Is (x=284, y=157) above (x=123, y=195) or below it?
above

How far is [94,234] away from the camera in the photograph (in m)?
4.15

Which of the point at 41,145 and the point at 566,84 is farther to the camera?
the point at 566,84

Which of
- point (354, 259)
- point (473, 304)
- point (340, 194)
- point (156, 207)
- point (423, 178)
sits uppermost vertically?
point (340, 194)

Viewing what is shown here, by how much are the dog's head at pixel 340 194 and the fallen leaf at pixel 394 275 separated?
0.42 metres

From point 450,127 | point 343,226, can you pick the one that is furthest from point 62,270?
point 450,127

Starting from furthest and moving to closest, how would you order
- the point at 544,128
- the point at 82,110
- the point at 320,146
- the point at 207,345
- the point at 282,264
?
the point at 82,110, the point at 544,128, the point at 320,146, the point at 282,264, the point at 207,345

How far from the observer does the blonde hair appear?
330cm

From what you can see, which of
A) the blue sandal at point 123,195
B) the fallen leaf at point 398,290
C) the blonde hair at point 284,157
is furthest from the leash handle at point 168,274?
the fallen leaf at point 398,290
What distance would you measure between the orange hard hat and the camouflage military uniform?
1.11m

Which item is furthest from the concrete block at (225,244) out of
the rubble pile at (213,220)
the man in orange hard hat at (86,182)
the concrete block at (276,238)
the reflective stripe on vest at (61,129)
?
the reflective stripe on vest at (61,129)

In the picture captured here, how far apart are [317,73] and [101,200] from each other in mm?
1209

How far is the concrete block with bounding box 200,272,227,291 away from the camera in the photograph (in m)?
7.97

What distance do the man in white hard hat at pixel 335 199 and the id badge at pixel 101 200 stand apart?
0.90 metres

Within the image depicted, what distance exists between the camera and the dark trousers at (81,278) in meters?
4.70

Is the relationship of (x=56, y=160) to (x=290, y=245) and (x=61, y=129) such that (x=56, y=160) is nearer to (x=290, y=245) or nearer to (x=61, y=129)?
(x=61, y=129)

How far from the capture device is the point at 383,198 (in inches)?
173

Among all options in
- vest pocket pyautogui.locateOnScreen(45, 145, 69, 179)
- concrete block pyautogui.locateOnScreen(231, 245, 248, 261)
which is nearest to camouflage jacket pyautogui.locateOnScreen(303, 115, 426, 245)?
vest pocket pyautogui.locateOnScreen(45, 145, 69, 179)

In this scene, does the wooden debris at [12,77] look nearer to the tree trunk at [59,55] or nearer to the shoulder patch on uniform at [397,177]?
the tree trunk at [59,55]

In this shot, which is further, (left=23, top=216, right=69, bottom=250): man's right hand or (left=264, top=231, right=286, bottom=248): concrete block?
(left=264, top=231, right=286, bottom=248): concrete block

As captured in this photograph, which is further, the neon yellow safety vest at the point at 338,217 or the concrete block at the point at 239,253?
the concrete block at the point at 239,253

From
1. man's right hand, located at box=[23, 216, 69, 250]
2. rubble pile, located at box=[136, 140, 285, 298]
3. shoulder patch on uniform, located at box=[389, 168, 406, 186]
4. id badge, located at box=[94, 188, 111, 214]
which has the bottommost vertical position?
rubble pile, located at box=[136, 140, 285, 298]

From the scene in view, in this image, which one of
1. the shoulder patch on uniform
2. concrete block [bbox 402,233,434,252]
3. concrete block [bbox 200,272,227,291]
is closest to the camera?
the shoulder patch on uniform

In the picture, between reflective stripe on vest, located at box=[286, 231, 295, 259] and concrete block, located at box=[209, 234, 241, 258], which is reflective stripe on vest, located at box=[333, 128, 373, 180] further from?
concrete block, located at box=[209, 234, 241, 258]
....
**Goal of the exercise**
Copy all of the rows above word for word, changing nothing.

**Answer to the exercise**
Is (x=284, y=157) above (x=123, y=195) or below it?
above

How far is [94,234] away from the camera in the photograph (in m)?
4.15

Which of the point at 41,145 and the point at 566,84 is farther to the camera?
the point at 566,84

Which of
- point (354, 259)
- point (473, 304)
- point (340, 194)
- point (156, 207)
- point (423, 178)
sits uppermost vertically?
point (340, 194)

Viewing what is shown here, by how much are the dog's head at pixel 340 194 and the fallen leaf at pixel 394 275 separated?
0.42 metres

From point 450,127 | point 343,226, can you pick the one that is furthest from point 62,270?
point 450,127

Starting from furthest and moving to closest, how would you order
- the point at 544,128
- the point at 82,110
- the point at 320,146
- the point at 207,345
- the point at 282,264
?
the point at 82,110, the point at 544,128, the point at 320,146, the point at 282,264, the point at 207,345

How far from the observer does the blonde hair appear?
330cm

From what you can see, which of
A) the blue sandal at point 123,195
B) the fallen leaf at point 398,290
C) the blonde hair at point 284,157
is furthest from the leash handle at point 168,274?
the fallen leaf at point 398,290
What distance would you measure between the orange hard hat and the camouflage military uniform?
1.11m

Which item is furthest from the concrete block at (225,244) out of
the rubble pile at (213,220)
the man in orange hard hat at (86,182)
the concrete block at (276,238)
the reflective stripe on vest at (61,129)
?
the reflective stripe on vest at (61,129)

In the picture captured here, how far apart are [317,73] and [101,200] from each other in mm?
1209

How far is the concrete block with bounding box 200,272,227,291 away from the camera in the photograph (in m)?
7.97

What distance do the man in white hard hat at pixel 335 199 and the id badge at pixel 101 200 stand apart?
0.90 metres

Within the image depicted, what distance exists between the camera and the dark trousers at (81,278) in meters?
4.70

Is the relationship of (x=56, y=160) to (x=290, y=245) and (x=61, y=129) such that (x=56, y=160) is nearer to (x=290, y=245) or nearer to (x=61, y=129)?
(x=61, y=129)

How far from the capture device is the point at 383,198 (in inches)?
173

Among all options in
- vest pocket pyautogui.locateOnScreen(45, 145, 69, 179)
- concrete block pyautogui.locateOnScreen(231, 245, 248, 261)
which is nearest to camouflage jacket pyautogui.locateOnScreen(303, 115, 426, 245)?
vest pocket pyautogui.locateOnScreen(45, 145, 69, 179)

In this scene, does the wooden debris at [12,77] look nearer to the tree trunk at [59,55] or nearer to the shoulder patch on uniform at [397,177]?
the tree trunk at [59,55]

In this shot, which is further, (left=23, top=216, right=69, bottom=250): man's right hand or (left=264, top=231, right=286, bottom=248): concrete block?
(left=264, top=231, right=286, bottom=248): concrete block

As captured in this photograph, which is further, the neon yellow safety vest at the point at 338,217 or the concrete block at the point at 239,253?
the concrete block at the point at 239,253

From
1. man's right hand, located at box=[23, 216, 69, 250]
2. rubble pile, located at box=[136, 140, 285, 298]
3. shoulder patch on uniform, located at box=[389, 168, 406, 186]
4. id badge, located at box=[94, 188, 111, 214]
which has the bottommost vertical position?
rubble pile, located at box=[136, 140, 285, 298]

From the scene in view, in this image, which one of
1. the shoulder patch on uniform
2. concrete block [bbox 402,233,434,252]
3. concrete block [bbox 200,272,227,291]
is closest to the camera?
the shoulder patch on uniform

In the picture, between reflective stripe on vest, located at box=[286, 231, 295, 259] and concrete block, located at box=[209, 234, 241, 258], which is reflective stripe on vest, located at box=[333, 128, 373, 180] further from?
concrete block, located at box=[209, 234, 241, 258]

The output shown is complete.